The position of Rosalind Krauss is opposed to this conception of art. Starting from the unintentional character of Duchamp’s action, Krauss defines it as a mechanical switch that triggers impersonal processes whose purpose is not to make art, but to ask questions. The object-work is seen as a question that interrogates the enigma of how and why something becomes a work of art (1981). On one side, Krauss rejects the alchemical and Neoplatonic interpretations that understand Duchamp’s actions as an art of the idea while, on the other side, she maintains that his artistic gesture consists in the act of aesthetic transformation that deconstructs immediate sensitive perception (1986). Duchamp does not produce works in the Platonic sense of the fall of ideas in the physical forms, but promotes a realism of the silent presence in which the status of immediacy of the ready-made makes it a lonely object in its physicality, an object perceived in a snapshot effect which makes it enter into what Krauss calls the idea of photographic (1990). Grounding on Lyotard (1977), Krauss rethink the antiretinal attitude by criticizing the ideal vision of a disembodied reality. In Duchamp there is a physiological embodied optics that read the rendezvous with the object as the instant of sight in the carnal conjunction. In this way the visual language, opened by the ready-made, becomes a realistic physics of sight, which will have its fulfilment in the Large Glass (1993).

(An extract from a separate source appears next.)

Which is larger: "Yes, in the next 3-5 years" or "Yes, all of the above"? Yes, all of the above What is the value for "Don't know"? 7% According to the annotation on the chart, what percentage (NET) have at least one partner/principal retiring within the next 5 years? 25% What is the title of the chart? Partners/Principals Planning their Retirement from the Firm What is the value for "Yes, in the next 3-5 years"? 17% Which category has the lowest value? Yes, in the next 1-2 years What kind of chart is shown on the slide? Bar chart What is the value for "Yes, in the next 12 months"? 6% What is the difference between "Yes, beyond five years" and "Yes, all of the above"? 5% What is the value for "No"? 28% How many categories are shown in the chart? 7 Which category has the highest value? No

Recently, Boris Groys (2008) returned to discuss the concept of ready-made through the notion of object-paradox. The object-paradox is a work of art and is not a work of art. It is the artistic embodiment of self-contradiction which in turn requires a contradictory and paradoxical reaction from the public and the critics. The specific reaction is that of an object-paradox able to act as critical and self-critical goods. The work-goods, capable of appropriating the iconoclastic gesture, transforms it into a new way of making art, an art that places itself in a difference beyond the difference. Such an iconoclastic position produces an art that presents itself as, at the same time, an immediate image and a critique of the image. An example is precisely the ready-made as object-difference beyond the difference: a difference in the life expectancy of the object over time once it is placed in a specific context. In this sense, both George Dickie’s and Arthur Danto’s analyses (respectively, 1974 and 1981) question the meaning of art theory and the act of conferring artistry to interpret the artistic value of the ready-made.

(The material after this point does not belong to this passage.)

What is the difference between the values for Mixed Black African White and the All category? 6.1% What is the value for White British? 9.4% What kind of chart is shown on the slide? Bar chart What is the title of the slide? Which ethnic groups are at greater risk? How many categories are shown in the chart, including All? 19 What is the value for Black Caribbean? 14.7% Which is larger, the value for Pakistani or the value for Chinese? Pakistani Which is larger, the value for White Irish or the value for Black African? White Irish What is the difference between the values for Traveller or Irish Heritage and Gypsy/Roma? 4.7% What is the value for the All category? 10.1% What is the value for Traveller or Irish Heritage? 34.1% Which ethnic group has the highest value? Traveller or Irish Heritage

Still referring to the paradoxical figure, Paolo D’Angelo (2014) emphasized how Duchamp’s anti-art is, in fact, an art form. By denying being art, the ready-made becomes paradoxically art, because this is an attack on traditional art: the ready-made is what it is because there are traditional works of art. According to D’Angelo, this paradox is inscribed in the contemporary project of an art without art, an art that seeks a formless form. But this artistic research, which began with Duchamp, is a mode of action that art has always had, namely the ability to play with the rules going beyond the rules.